╭──

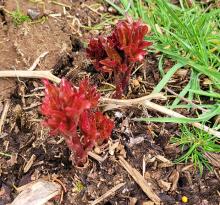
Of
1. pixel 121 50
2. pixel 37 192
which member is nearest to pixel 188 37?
pixel 121 50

╰──

SET PROBLEM. Print out the whole of the material word for word, without pictures.

CORRECT RESPONSE.
Of
1. pixel 121 50
2. pixel 37 192
which member is nearest to pixel 188 37?
pixel 121 50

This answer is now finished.